Dubbed Artemis I, the mission marks the first flight of the SLS rocket and the Orion capsule together, built by Boeing Co and Lockheed Martin Corp, respectively, under contract with NASA.
Named for the ancient Greek goddess of the hunt - and Apollo's twin sister - Artemis aims to return astronauts to the moon's surface as early as 2025.
Twelve astronauts walked on the moon during six Apollo missions from 1969 to 1972, the only spaceflights yet to place humans on the lunar surface.
The new moon program has enlisted commercial partners such as Elon Musk's SpaceX and the space agencies of Europe, Canada and Japan to eventually establish a long-term lunar base as a stepping stone to even more ambitious human voyages to Mars.

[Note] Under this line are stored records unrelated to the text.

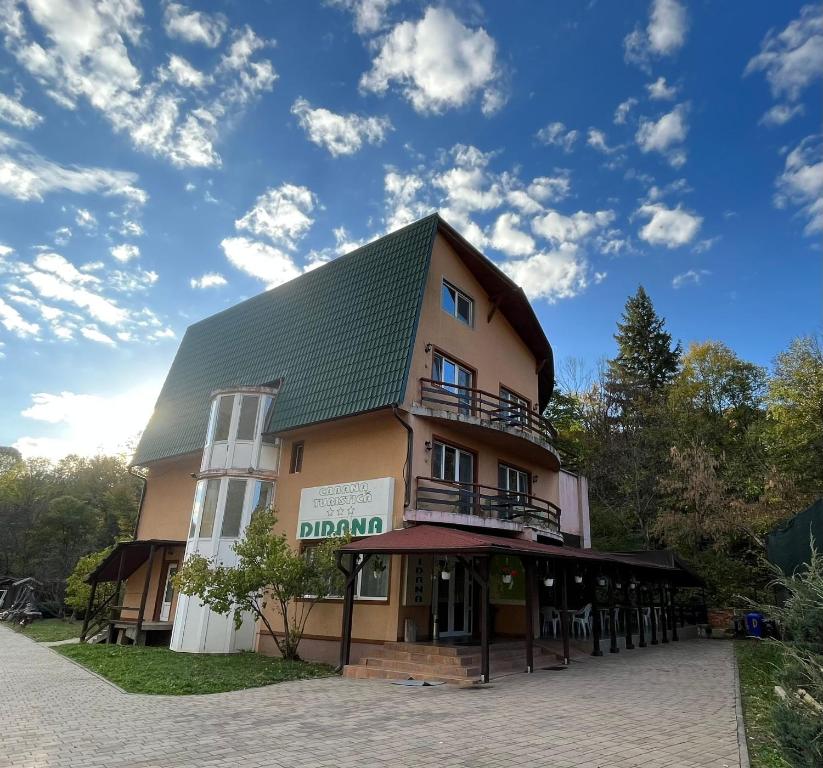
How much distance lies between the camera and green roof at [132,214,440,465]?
48.3 feet

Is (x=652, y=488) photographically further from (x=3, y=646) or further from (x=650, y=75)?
(x=3, y=646)

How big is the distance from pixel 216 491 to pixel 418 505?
21.2 feet

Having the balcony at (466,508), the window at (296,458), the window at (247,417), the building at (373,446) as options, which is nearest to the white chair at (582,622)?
the building at (373,446)

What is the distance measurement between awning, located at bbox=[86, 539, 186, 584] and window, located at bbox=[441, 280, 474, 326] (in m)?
10.7

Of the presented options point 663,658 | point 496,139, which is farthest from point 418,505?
point 496,139

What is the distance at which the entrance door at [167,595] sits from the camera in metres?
18.6

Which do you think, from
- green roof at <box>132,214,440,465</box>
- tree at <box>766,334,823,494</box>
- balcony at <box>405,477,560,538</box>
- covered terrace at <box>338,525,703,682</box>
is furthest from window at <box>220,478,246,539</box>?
tree at <box>766,334,823,494</box>

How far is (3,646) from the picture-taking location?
1698cm

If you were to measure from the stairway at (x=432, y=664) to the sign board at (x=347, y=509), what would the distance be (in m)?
2.68

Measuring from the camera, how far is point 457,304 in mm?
17484

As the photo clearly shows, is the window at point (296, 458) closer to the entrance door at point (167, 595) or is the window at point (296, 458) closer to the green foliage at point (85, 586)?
the entrance door at point (167, 595)

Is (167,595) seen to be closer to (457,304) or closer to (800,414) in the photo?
(457,304)

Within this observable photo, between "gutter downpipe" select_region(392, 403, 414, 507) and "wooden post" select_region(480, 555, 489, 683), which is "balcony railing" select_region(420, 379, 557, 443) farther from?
"wooden post" select_region(480, 555, 489, 683)

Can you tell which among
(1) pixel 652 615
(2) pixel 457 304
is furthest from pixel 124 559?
(1) pixel 652 615
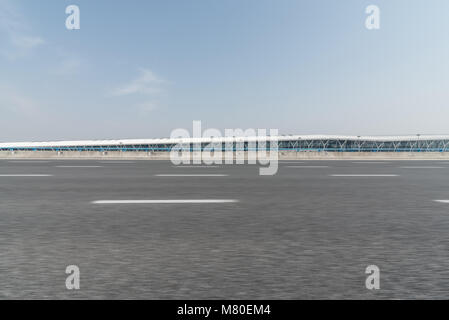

If the mission succeeds, a crewed Artemis II flight around the moon and back could come as early as 2024, followed by the first lunar landing of astronauts, one of them a woman, with Artemis III.
About 90 minutes after liftoff, the rocket's upper stage will propel Orion out of Earth orbit on course for a 25-day flight that brings it to within 100km of the lunar surface before sailing 64,374km beyond the moon and back to Earth. The capsule is expected to splash down on December 11.
Orion will carry a simulated crew of three - one male and two female mannequins - fitted with sensors to measure radiation levels and other stresses that astronauts would experience.
A top objective is to test the durability of Orion's heat shield during re-entry as it hits Earth's atmosphere at 39,429 km/h, or 32 times the speed of sound, on its return from lunar orbit - much faster than re-entries from the space station.
NASA's Office of Inspector General has projected total Artemis costs at $US93 billion by 2025.